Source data
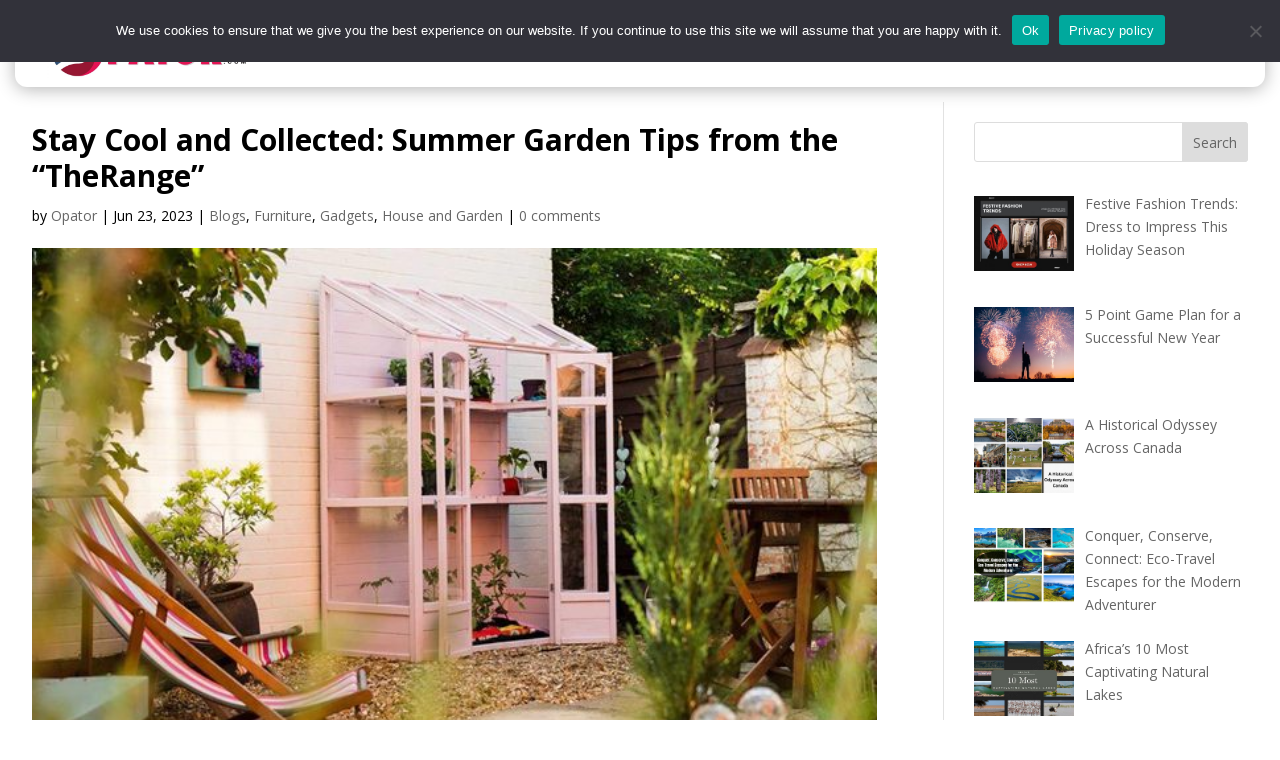

--- FILE ---
content_type: text/html; charset=utf-8
request_url: https://www.google.com/recaptcha/api2/aframe
body_size: 267
content:
<!DOCTYPE HTML><html><head><meta http-equiv="content-type" content="text/html; charset=UTF-8"></head><body><script nonce="dr5495EvibA_RNNS9Olk2w">/** Anti-fraud and anti-abuse applications only. See google.com/recaptcha */ try{var clients={'sodar':'https://pagead2.googlesyndication.com/pagead/sodar?'};window.addEventListener("message",function(a){try{if(a.source===window.parent){var b=JSON.parse(a.data);var c=clients[b['id']];if(c){var d=document.createElement('img');d.src=c+b['params']+'&rc='+(localStorage.getItem("rc::a")?sessionStorage.getItem("rc::b"):"");window.document.body.appendChild(d);sessionStorage.setItem("rc::e",parseInt(sessionStorage.getItem("rc::e")||0)+1);localStorage.setItem("rc::h",'1770095296338');}}}catch(b){}});window.parent.postMessage("_grecaptcha_ready", "*");}catch(b){}</script></body></html>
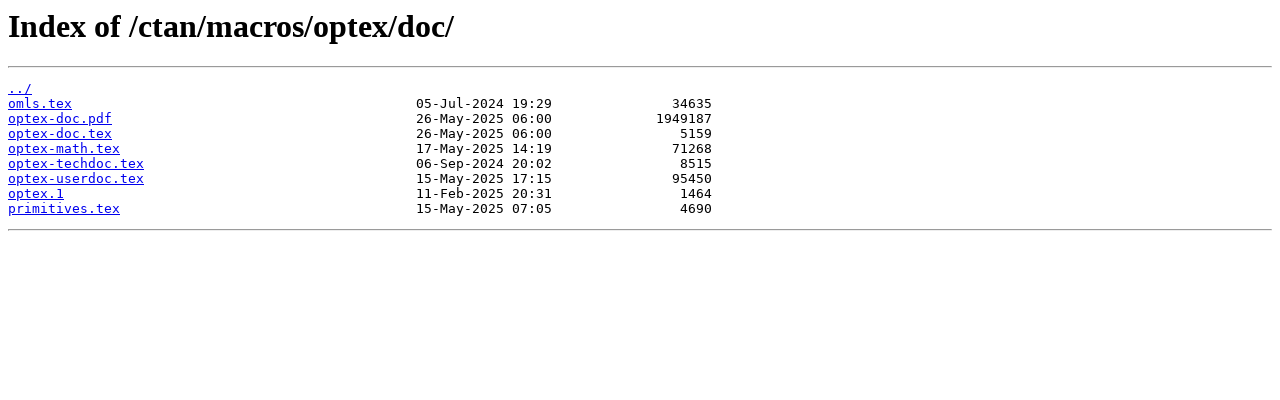

--- FILE ---
content_type: text/html
request_url: https://ctan.mirror.garr.it/ctan/macros/optex/doc/
body_size: 276
content:
<html>
<head><title>Index of /ctan/macros/optex/doc/</title></head>
<body>
<h1>Index of /ctan/macros/optex/doc/</h1><hr><pre><a href="../">../</a>
<a href="omls.tex">omls.tex</a>                                           05-Jul-2024 19:29               34635
<a href="optex-doc.pdf">optex-doc.pdf</a>                                      26-May-2025 06:00             1949187
<a href="optex-doc.tex">optex-doc.tex</a>                                      26-May-2025 06:00                5159
<a href="optex-math.tex">optex-math.tex</a>                                     17-May-2025 14:19               71268
<a href="optex-techdoc.tex">optex-techdoc.tex</a>                                  06-Sep-2024 20:02                8515
<a href="optex-userdoc.tex">optex-userdoc.tex</a>                                  15-May-2025 17:15               95450
<a href="optex.1">optex.1</a>                                            11-Feb-2025 20:31                1464
<a href="primitives.tex">primitives.tex</a>                                     15-May-2025 07:05                4690
</pre><hr></body>
</html>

▸ **Task to carry out**
An exact reproduction of the data is required, with pictures excluded.

▸ **Answer space**
--- FILE ---
content_type: text/html; charset=utf-8
request_url: https://www.google.com/recaptcha/api2/aframe
body_size: 267
content:
<!DOCTYPE HTML><html><head><meta http-equiv="content-type" content="text/html; charset=UTF-8"></head><body><script nonce="dr5495EvibA_RNNS9Olk2w">/** Anti-fraud and anti-abuse applications only. See google.com/recaptcha */ try{var clients={'sodar':'https://pagead2.googlesyndication.com/pagead/sodar?'};window.addEventListener("message",function(a){try{if(a.source===window.parent){var b=JSON.parse(a.data);var c=clients[b['id']];if(c){var d=document.createElement('img');d.src=c+b['params']+'&rc='+(localStorage.getItem("rc::a")?sessionStorage.getItem("rc::b"):"");window.document.body.appendChild(d);sessionStorage.setItem("rc::e",parseInt(sessionStorage.getItem("rc::e")||0)+1);localStorage.setItem("rc::h",'1770095296338');}}}catch(b){}});window.parent.postMessage("_grecaptcha_ready", "*");}catch(b){}</script></body></html>

--- FILE ---
content_type: text/html
request_url: https://ctan.mirror.garr.it/ctan/macros/optex/doc/
body_size: 276
content:
<html>
<head><title>Index of /ctan/macros/optex/doc/</title></head>
<body>
<h1>Index of /ctan/macros/optex/doc/</h1><hr><pre><a href="../">../</a>
<a href="omls.tex">omls.tex</a>                                           05-Jul-2024 19:29               34635
<a href="optex-doc.pdf">optex-doc.pdf</a>                                      26-May-2025 06:00             1949187
<a href="optex-doc.tex">optex-doc.tex</a>                                      26-May-2025 06:00                5159
<a href="optex-math.tex">optex-math.tex</a>                                     17-May-2025 14:19               71268
<a href="optex-techdoc.tex">optex-techdoc.tex</a>                                  06-Sep-2024 20:02                8515
<a href="optex-userdoc.tex">optex-userdoc.tex</a>                                  15-May-2025 17:15               95450
<a href="optex.1">optex.1</a>                                            11-Feb-2025 20:31                1464
<a href="primitives.tex">primitives.tex</a>                                     15-May-2025 07:05                4690
</pre><hr></body>
</html>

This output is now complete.